Le document d’arbitrage, qui dépasse 1 200 pages et s’appuie sur plus de 10 000 pages de témoignages et de pièces, n’avait pas pour objet de déterminer la légalité des transactions. L’arbitre a noté qu’aucune preuve convaincante de corruption ou de paiements illégaux n’avait été présentée. Néanmoins, les révélations confortent les critiques récurrentes sur la gouvernance du secteur minier congolais : recours à des prête-noms, absence de transparence sur les bénéficiaires effectifs, attribution opaque des permis, et pratiques financières informelles.
ITIE note des progrès
De nombreuses affaires de corruption ont par ailleurs émaillé le secteur extractif congolais. Ces dernières années, Glencore Plc a payé plusieurs centaines de millions de dollars en amendes, dommages et intérêts pour clore des poursuites aux États-Unis, au Royaume-Uni, en Suisse et en RDC, liées à des faits de corruption dans l’acquisition d’actifs miniers congolais.
Concernant Dan Gertler, un différend fiscal récent sur les redevances que lui verse Glencore a révélé qu’il détient toujours des actifs dans le secteur minier congolais. Bien qu’il ait accepté en 2022 de renoncer à certains avoirs, il conserve des droits à royalties sur trois projets majeurs de cuivre et de cobalt.
Les rapports de l’Initiative pour la transparence dans les industries extractives (ITIE) indiquent que la RDC a néanmoins enregistré quelques progrès. Le rapport de progrès 2024 note que le pays publie désormais des données sur la propriété bénéficiaire depuis 2015, même si celles-ci restent incomplètes. En matière de transparence contractuelle, la loi minière de 2018 impose la publication des contrats, licences et concessions, mais des lacunes subsistent. Un rapport du FMI publié en janvier 2025 souligne les progrès dans la mise en œuvre de ces réformes, tout en rappelant la nécessité de finaliser des processus en cours. Le seuil de déclaration de la propriété effective fixé à 25 % par un loi adoptée en 2022 reste trop permissif.
Enjeu économique
D’autres faiblesses subsistent dans la gouvernance du secteur extractif. Le gouvernement congolais a récemment conditionné les exportations pétrolières à l’usage d’affréteurs agréés, une mesure visant à mieux encadrer les flux, mais qui soulève des interrogations sur la transparence des intermédiaires.

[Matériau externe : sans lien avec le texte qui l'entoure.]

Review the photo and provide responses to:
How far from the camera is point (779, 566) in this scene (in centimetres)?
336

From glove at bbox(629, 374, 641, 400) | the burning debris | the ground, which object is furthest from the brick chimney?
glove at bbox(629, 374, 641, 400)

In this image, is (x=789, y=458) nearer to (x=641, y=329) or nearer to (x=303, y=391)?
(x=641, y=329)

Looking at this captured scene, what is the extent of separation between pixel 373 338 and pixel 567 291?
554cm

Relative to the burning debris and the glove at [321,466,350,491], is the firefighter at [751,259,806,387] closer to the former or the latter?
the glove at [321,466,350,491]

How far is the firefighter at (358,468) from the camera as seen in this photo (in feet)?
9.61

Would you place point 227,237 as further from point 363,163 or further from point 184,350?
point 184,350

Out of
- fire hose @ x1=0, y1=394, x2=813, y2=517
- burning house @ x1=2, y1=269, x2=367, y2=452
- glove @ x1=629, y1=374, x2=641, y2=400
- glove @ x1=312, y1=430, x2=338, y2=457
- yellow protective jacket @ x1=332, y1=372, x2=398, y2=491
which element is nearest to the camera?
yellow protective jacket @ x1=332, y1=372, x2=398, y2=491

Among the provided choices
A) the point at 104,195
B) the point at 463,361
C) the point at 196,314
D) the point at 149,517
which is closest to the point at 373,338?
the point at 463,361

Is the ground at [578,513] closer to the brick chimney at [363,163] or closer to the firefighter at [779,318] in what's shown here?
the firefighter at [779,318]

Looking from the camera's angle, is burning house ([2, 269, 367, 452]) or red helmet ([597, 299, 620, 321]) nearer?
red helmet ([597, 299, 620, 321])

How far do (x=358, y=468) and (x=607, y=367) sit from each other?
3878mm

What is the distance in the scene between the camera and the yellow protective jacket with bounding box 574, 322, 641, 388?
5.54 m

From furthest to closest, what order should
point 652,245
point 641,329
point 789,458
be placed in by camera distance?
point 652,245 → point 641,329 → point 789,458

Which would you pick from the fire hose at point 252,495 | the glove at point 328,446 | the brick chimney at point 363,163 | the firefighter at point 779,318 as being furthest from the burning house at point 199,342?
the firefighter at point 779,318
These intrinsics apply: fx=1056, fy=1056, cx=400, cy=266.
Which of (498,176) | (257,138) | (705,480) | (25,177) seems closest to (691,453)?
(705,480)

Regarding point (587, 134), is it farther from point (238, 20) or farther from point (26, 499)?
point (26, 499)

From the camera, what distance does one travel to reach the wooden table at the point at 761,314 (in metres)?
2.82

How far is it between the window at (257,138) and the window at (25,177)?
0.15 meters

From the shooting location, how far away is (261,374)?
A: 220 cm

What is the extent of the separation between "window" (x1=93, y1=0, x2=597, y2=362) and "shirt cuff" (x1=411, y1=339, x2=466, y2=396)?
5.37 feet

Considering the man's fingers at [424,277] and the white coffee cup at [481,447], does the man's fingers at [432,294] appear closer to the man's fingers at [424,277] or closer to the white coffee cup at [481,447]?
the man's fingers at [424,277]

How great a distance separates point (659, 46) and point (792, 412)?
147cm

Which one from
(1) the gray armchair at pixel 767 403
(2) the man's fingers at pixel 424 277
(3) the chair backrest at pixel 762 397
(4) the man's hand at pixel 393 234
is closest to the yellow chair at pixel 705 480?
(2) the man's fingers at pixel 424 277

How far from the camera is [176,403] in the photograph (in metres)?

La transparence dans le secteur extractif est cruciale pour la RDC, dont l’économie repose en grande partie sur le cuivre et le cobalt. En 2024, la RDC a produit 3,3 millions de tonnes métriques de cuivre (+12,6 % sur un an), la plaçant au 2ᵉ rang mondial. Pour le cobalt, elle conserve sa première place mondiale, avec une production estimée à 170 000 tonnes et des réserves de 6 millions de tonnes.
Les revenus miniers représentent environ 6 % du PIB national et 40 % des recettes publiques. Une meilleure gouvernance permettrait de maximiser ces recettes, d’attirer des investissements durables, de garantir une meilleure redistribution des richesses, et de répondre aux exigences internationales sur les chaînes d’approvisionnement en métaux critiques.